Tugas> Tulis ulang seluruh catatan berikut, tetapi ganti "hedge row" dengan "row of shrubs" dan biarkan bagian lainnya tetap sama.

(Catatan penalaran spasial)
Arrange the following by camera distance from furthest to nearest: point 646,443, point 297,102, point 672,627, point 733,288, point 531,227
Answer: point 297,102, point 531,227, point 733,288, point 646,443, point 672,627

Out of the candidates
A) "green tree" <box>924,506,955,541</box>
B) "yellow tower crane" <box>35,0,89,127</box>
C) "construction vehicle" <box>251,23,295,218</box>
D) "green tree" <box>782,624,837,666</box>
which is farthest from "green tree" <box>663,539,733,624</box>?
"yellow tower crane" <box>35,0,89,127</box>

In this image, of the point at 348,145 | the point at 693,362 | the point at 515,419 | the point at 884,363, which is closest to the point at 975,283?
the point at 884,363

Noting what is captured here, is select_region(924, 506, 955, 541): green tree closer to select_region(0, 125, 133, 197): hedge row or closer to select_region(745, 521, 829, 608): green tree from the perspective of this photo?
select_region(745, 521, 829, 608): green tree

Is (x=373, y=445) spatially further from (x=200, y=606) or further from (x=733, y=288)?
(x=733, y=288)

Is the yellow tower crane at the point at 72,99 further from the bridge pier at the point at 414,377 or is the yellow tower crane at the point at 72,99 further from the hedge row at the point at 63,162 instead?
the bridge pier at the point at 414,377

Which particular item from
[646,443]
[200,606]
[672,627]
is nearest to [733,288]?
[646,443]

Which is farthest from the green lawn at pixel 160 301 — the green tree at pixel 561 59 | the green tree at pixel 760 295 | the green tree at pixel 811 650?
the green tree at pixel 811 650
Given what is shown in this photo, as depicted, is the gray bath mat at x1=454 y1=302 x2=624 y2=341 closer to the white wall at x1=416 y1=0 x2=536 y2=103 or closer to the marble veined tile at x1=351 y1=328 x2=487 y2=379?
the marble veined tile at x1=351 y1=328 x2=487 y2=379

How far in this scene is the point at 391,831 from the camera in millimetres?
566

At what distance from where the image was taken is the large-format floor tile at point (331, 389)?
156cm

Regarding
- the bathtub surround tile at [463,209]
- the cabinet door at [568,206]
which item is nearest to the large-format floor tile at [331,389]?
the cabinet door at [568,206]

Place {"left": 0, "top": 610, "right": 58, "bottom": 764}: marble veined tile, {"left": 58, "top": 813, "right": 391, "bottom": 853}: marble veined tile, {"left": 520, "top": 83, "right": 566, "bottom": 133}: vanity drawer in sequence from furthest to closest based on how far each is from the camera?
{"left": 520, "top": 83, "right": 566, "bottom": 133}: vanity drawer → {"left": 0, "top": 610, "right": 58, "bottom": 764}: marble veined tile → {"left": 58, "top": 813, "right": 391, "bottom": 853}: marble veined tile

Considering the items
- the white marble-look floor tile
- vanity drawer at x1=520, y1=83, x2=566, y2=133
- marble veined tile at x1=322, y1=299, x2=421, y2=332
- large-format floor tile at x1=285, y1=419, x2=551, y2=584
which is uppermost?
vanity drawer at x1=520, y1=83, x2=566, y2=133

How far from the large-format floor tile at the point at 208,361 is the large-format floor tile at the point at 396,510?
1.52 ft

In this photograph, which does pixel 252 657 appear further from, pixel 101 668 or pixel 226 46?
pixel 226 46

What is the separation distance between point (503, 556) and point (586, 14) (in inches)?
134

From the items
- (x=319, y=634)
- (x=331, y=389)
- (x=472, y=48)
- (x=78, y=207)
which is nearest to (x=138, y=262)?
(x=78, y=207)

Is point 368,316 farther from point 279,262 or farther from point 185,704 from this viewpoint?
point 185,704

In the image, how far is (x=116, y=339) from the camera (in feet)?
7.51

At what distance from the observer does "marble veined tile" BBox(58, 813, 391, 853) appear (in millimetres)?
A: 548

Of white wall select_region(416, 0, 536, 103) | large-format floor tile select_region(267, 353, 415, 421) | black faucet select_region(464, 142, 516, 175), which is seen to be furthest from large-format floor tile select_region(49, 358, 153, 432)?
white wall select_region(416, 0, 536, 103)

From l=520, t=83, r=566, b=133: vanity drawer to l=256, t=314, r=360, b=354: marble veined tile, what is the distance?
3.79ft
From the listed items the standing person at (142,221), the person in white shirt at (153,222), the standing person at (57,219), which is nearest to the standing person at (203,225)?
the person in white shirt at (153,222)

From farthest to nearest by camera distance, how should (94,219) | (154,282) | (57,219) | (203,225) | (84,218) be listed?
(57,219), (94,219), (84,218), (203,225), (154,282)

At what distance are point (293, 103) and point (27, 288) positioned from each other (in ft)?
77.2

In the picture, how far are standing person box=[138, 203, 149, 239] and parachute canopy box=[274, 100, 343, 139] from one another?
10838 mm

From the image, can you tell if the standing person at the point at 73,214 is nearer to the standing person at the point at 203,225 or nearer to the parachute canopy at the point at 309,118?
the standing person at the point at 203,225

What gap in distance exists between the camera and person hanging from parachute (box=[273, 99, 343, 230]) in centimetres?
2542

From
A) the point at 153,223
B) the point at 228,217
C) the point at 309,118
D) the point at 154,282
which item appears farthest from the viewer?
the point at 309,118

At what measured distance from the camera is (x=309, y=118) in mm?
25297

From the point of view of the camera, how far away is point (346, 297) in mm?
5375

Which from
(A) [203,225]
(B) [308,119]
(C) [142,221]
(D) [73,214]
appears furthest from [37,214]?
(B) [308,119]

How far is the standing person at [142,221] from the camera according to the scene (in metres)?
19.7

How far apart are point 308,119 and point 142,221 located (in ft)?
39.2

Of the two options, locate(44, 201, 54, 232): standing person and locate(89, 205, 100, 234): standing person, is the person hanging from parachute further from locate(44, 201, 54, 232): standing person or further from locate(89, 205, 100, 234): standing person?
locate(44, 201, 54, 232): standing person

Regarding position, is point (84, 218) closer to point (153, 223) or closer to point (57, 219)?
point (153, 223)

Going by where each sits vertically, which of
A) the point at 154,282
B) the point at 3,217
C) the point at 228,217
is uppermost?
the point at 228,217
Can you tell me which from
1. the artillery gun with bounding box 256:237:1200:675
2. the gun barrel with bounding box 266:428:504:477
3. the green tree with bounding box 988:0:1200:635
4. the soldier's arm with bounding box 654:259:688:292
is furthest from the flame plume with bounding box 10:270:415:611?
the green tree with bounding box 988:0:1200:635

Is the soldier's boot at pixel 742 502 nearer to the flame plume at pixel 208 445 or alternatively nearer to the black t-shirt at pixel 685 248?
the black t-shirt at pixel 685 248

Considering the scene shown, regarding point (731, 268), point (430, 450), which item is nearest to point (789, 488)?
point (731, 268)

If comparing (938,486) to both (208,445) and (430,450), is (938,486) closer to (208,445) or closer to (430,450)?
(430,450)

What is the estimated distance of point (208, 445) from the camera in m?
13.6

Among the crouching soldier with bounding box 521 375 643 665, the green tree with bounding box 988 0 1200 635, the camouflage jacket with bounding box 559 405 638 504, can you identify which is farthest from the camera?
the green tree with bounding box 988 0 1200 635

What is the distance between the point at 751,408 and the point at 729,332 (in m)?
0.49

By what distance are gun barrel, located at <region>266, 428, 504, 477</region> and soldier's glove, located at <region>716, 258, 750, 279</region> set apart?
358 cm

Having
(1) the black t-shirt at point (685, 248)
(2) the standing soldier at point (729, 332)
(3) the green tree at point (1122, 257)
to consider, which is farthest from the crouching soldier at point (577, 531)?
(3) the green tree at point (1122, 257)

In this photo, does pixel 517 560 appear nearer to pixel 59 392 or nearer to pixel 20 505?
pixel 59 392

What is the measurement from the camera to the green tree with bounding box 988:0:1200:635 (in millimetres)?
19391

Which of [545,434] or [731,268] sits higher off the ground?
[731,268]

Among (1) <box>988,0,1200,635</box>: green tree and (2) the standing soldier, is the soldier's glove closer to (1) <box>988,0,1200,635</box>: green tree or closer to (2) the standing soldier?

Jawaban>
Arrange the following by camera distance from furthest to nearest: point 646,443, point 297,102, point 672,627, point 733,288, point 531,227
Answer: point 297,102, point 531,227, point 733,288, point 646,443, point 672,627

Out of the candidates
A) "green tree" <box>924,506,955,541</box>
B) "yellow tower crane" <box>35,0,89,127</box>
C) "construction vehicle" <box>251,23,295,218</box>
D) "green tree" <box>782,624,837,666</box>
which is farthest from "green tree" <box>663,539,733,624</box>?
"yellow tower crane" <box>35,0,89,127</box>

In this image, of the point at 348,145 | the point at 693,362 | the point at 515,419 | the point at 884,363, which is closest to the point at 975,283?
the point at 884,363

Noting what is captured here, is select_region(924, 506, 955, 541): green tree closer to select_region(0, 125, 133, 197): row of shrubs or closer to select_region(745, 521, 829, 608): green tree from the perspective of this photo?
select_region(745, 521, 829, 608): green tree

Is (x=373, y=445) spatially further from (x=200, y=606) or further from (x=733, y=288)?
(x=733, y=288)

Is the yellow tower crane at the point at 72,99 further from the bridge pier at the point at 414,377 or is the yellow tower crane at the point at 72,99 further from the row of shrubs at the point at 63,162 instead?
the bridge pier at the point at 414,377

Which particular item from
[646,443]
[200,606]
[672,627]
is nearest to [733,288]?
[646,443]

Which is farthest from the green lawn at pixel 160 301 — the green tree at pixel 561 59 | the green tree at pixel 760 295 | the green tree at pixel 811 650?
the green tree at pixel 811 650
Given what is shown in this photo, as depicted, is the gray bath mat at x1=454 y1=302 x2=624 y2=341 closer to the white wall at x1=416 y1=0 x2=536 y2=103 or closer to the marble veined tile at x1=351 y1=328 x2=487 y2=379?
the marble veined tile at x1=351 y1=328 x2=487 y2=379

How far in this scene is the point at 391,831 from the camera in millimetres?
566

At what distance from where the image was taken is the large-format floor tile at point (331, 389)?
156cm

Regarding
- the bathtub surround tile at [463,209]
- the cabinet door at [568,206]
which item is nearest to the large-format floor tile at [331,389]?
the cabinet door at [568,206]

Place {"left": 0, "top": 610, "right": 58, "bottom": 764}: marble veined tile, {"left": 58, "top": 813, "right": 391, "bottom": 853}: marble veined tile, {"left": 520, "top": 83, "right": 566, "bottom": 133}: vanity drawer in sequence from furthest to closest based on how far each is from the camera?
{"left": 520, "top": 83, "right": 566, "bottom": 133}: vanity drawer → {"left": 0, "top": 610, "right": 58, "bottom": 764}: marble veined tile → {"left": 58, "top": 813, "right": 391, "bottom": 853}: marble veined tile

Considering the items
- the white marble-look floor tile
- vanity drawer at x1=520, y1=83, x2=566, y2=133
- marble veined tile at x1=322, y1=299, x2=421, y2=332
- large-format floor tile at x1=285, y1=419, x2=551, y2=584
which is uppermost?
vanity drawer at x1=520, y1=83, x2=566, y2=133

How far from the large-format floor tile at the point at 208,361 is the large-format floor tile at the point at 396,510?
1.52 ft

In this photograph, which does pixel 252 657 appear further from, pixel 101 668 or pixel 226 46?
pixel 226 46

What is the separation distance between point (503, 556) and point (586, 14) (in inches)?
134

From the items
- (x=319, y=634)
- (x=331, y=389)
- (x=472, y=48)
- (x=78, y=207)
which is nearest to (x=138, y=262)?
(x=78, y=207)

Is point 368,316 farther from point 279,262 or farther from point 185,704 from this viewpoint?
point 185,704

In the image, how far is (x=116, y=339) from the camera (in feet)?
7.51

At what distance from the observer does "marble veined tile" BBox(58, 813, 391, 853) appear (in millimetres)?
A: 548

Of white wall select_region(416, 0, 536, 103) | large-format floor tile select_region(267, 353, 415, 421) | black faucet select_region(464, 142, 516, 175), which is seen to be furthest from large-format floor tile select_region(49, 358, 153, 432)?
white wall select_region(416, 0, 536, 103)

From l=520, t=83, r=566, b=133: vanity drawer to l=256, t=314, r=360, b=354: marble veined tile, what is the distance?
3.79ft
From the listed items the standing person at (142,221), the person in white shirt at (153,222), the standing person at (57,219), which is nearest to the standing person at (203,225)?
the person in white shirt at (153,222)

From farthest to nearest by camera distance, how should (94,219) | (154,282) | (57,219) | (203,225) | (84,218) be listed?
(57,219), (94,219), (84,218), (203,225), (154,282)

At what distance are point (293, 103) and point (27, 288) positioned from each other (in ft)?
77.2

In the picture, how far are standing person box=[138, 203, 149, 239] and parachute canopy box=[274, 100, 343, 139] from one another?
10838 mm

From the image, can you tell if the standing person at the point at 73,214 is nearer to the standing person at the point at 203,225 or nearer to the parachute canopy at the point at 309,118?
the standing person at the point at 203,225

What gap in distance exists between the camera and person hanging from parachute (box=[273, 99, 343, 230]) in centimetres?
2542

From
A) the point at 153,223
B) the point at 228,217
C) the point at 309,118
D) the point at 154,282
which item appears farthest from the viewer?
the point at 309,118

At what measured distance from the camera is (x=309, y=118) in mm?
25297

From the point of view of the camera, how far away is point (346, 297) in mm?
5375

Which from
(A) [203,225]
(B) [308,119]
(C) [142,221]
(D) [73,214]
appears furthest from [37,214]?
(B) [308,119]

How far is the standing person at [142,221] from the camera according to the scene (in metres)?
19.7

How far apart are point 308,119 and point 142,221 located (in ft)?
39.2

Of the two options, locate(44, 201, 54, 232): standing person and locate(89, 205, 100, 234): standing person, is the person hanging from parachute further from locate(44, 201, 54, 232): standing person or further from locate(89, 205, 100, 234): standing person?
locate(44, 201, 54, 232): standing person

Regarding position, is point (84, 218) closer to point (153, 223) or closer to point (57, 219)?
point (153, 223)

Going by where each sits vertically, which of
A) the point at 154,282
B) the point at 3,217
C) the point at 228,217
is uppermost?
the point at 228,217
Can you tell me which from
1. the artillery gun with bounding box 256:237:1200:675
2. the gun barrel with bounding box 266:428:504:477
3. the green tree with bounding box 988:0:1200:635
4. the soldier's arm with bounding box 654:259:688:292
is furthest from the flame plume with bounding box 10:270:415:611?
the green tree with bounding box 988:0:1200:635

Is the soldier's boot at pixel 742 502 nearer to the flame plume at pixel 208 445 or alternatively nearer to the black t-shirt at pixel 685 248?
the black t-shirt at pixel 685 248

Considering the scene shown, regarding point (731, 268), point (430, 450), which item is nearest to point (789, 488)?
point (731, 268)

If comparing (938,486) to both (208,445) and (430,450), is (938,486) closer to (208,445) or closer to (430,450)?
(430,450)

What is the estimated distance of point (208, 445) from the camera in m?
13.6

Among the crouching soldier with bounding box 521 375 643 665, the green tree with bounding box 988 0 1200 635, the camouflage jacket with bounding box 559 405 638 504, can you identify which is farthest from the camera?
the green tree with bounding box 988 0 1200 635

What is the distance between the point at 751,408 and the point at 729,332 (in m)?
0.49

By what distance are gun barrel, located at <region>266, 428, 504, 477</region> and soldier's glove, located at <region>716, 258, 750, 279</region> set apart?
358 cm

Having
(1) the black t-shirt at point (685, 248)
(2) the standing soldier at point (729, 332)
(3) the green tree at point (1122, 257)
to consider, which is farthest from the crouching soldier at point (577, 531)?
(3) the green tree at point (1122, 257)

In this photo, does pixel 517 560 appear nearer to pixel 59 392 or nearer to pixel 20 505?
pixel 59 392

What is the measurement from the camera to the green tree with bounding box 988:0:1200:635 (in millimetres)?
19391

Which of [545,434] or [731,268] sits higher off the ground?
[731,268]

Among (1) <box>988,0,1200,635</box>: green tree and (2) the standing soldier, is the soldier's glove closer to (1) <box>988,0,1200,635</box>: green tree or closer to (2) the standing soldier?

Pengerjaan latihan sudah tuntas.